Earlier this week, a spokesperson for Germany’s Max Planck Institute for Extraterrestrial Physics, the organisation that built and operates eROSITA, told Space.com that the telescope was “placed into safe mode during ground contact on Saturday, February 26.”
The move to switch off the black hole telescope on a Russian satellite came after Germany’s Federal Ministry of Education and Research announced on Friday that all existing, long-standing cooperation in science and research with Russia would be immediately halted.
What is eROSITA?
eROSITA is an X-ray satellite developed by Germany’s Max Planck Institute for Extraterrestrial Physics. It is the first space-based X-ray telescope capable of viewing the whole cosmos. It was launched in 2019 in cooperation with Russia.

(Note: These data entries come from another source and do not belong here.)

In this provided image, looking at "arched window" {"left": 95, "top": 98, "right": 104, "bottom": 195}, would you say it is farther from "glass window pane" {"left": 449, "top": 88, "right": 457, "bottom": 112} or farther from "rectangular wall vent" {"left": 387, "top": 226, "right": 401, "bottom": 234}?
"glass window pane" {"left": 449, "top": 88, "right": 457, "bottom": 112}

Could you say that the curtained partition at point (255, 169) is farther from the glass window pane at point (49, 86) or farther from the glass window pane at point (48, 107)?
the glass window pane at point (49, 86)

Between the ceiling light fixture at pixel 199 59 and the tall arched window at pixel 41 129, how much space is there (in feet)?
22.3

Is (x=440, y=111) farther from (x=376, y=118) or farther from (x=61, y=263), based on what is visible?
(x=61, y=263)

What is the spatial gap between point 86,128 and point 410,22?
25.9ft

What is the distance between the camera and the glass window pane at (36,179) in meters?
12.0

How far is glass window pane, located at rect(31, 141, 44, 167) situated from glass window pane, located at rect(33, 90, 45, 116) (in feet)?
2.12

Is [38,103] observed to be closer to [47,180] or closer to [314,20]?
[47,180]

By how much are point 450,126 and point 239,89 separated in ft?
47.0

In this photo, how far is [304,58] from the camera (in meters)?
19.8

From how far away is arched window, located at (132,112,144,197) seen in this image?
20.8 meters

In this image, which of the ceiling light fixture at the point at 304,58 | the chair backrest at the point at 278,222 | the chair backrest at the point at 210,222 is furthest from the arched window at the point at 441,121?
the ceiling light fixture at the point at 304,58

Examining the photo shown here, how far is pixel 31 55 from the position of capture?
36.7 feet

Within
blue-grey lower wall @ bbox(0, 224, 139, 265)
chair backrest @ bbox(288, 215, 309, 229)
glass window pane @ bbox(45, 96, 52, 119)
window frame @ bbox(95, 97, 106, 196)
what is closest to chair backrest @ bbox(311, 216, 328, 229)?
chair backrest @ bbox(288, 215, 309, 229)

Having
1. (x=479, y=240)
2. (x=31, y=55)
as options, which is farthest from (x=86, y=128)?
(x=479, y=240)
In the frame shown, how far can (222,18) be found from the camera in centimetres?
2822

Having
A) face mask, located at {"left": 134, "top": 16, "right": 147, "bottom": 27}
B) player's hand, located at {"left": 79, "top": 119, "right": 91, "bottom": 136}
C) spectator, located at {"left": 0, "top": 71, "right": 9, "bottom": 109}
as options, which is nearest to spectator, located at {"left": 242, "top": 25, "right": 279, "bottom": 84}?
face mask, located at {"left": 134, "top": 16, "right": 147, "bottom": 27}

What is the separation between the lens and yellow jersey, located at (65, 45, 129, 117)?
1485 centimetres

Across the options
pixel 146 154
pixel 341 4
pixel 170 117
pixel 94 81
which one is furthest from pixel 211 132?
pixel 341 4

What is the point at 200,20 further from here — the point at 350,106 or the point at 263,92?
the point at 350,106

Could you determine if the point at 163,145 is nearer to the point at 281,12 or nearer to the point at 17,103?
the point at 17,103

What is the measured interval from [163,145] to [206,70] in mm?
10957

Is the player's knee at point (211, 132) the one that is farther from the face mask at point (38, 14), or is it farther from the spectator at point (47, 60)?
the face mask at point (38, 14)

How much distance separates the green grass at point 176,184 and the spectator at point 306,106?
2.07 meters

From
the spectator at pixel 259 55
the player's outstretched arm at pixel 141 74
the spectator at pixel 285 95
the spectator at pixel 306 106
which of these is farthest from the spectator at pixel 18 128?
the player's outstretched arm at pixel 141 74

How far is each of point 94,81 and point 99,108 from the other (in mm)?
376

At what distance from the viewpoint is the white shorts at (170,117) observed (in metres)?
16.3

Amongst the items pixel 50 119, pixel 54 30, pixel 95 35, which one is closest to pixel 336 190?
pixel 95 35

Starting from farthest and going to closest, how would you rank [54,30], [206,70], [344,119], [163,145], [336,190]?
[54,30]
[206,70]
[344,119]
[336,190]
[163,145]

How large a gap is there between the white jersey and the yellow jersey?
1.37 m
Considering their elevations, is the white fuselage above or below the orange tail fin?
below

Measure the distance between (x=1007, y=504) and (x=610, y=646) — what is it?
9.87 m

The telescope is positioned in Lagrange point 2, one of five stable places in the sun-Earth system where the gravitational pulls of the two bodies are in equilibrium. eROSITA has a clear perspective of the universe from this point, which it captures with its strong X-ray detection sensors. It was the primary instrument on the Russian-German Spectrum-Roentgen-Gamma satellite which was launched in 2019 from the Baikonur Cosmodrome in Kazakhstan. The mission was co-funded by the German Aerospace Center (DLR) and Roscosmos, Russia’s space agency.
The Spectrum-Roentgen-Gamma mission, often known as Spektr-RG, is a collaboration between Roscosmos, the Russian space agency, and DLR, the German space agency.
It is worth mentioning that the DLR said on Thursday that it would end all partnership efforts with Russian institutes and would not begin any new projects or initiatives with them.
DLR employs people from 96 countries. They stand for the peaceful coexistence of all nations and peoples. Therefore, we are ending our bilateral cooperation with #Russia. Read our full statement: https://t.co/OrzDd4SC1y #StandWithUkraine 🇺🇦 pic.twitter.com/2yZSOE1hzt— DLR – English (@DLR_en) March 3, 2022
The German Alliance of Science Organizations said last week that it will immediately halt collaboration with Russian colleges and enterprises until further notice, in response to Russia’s invasion of Ukraine.
On Wednesday, Russian space agency ROSCOSMOS chief Dimitry Rogozin released a video of employees at the Baikonur launch pad covering up the flags of the United States, Japan, and the United Kingdom on the OneWeb rocket, which is set to launch on Friday. The Indian flag, on the other hand, remained untouched.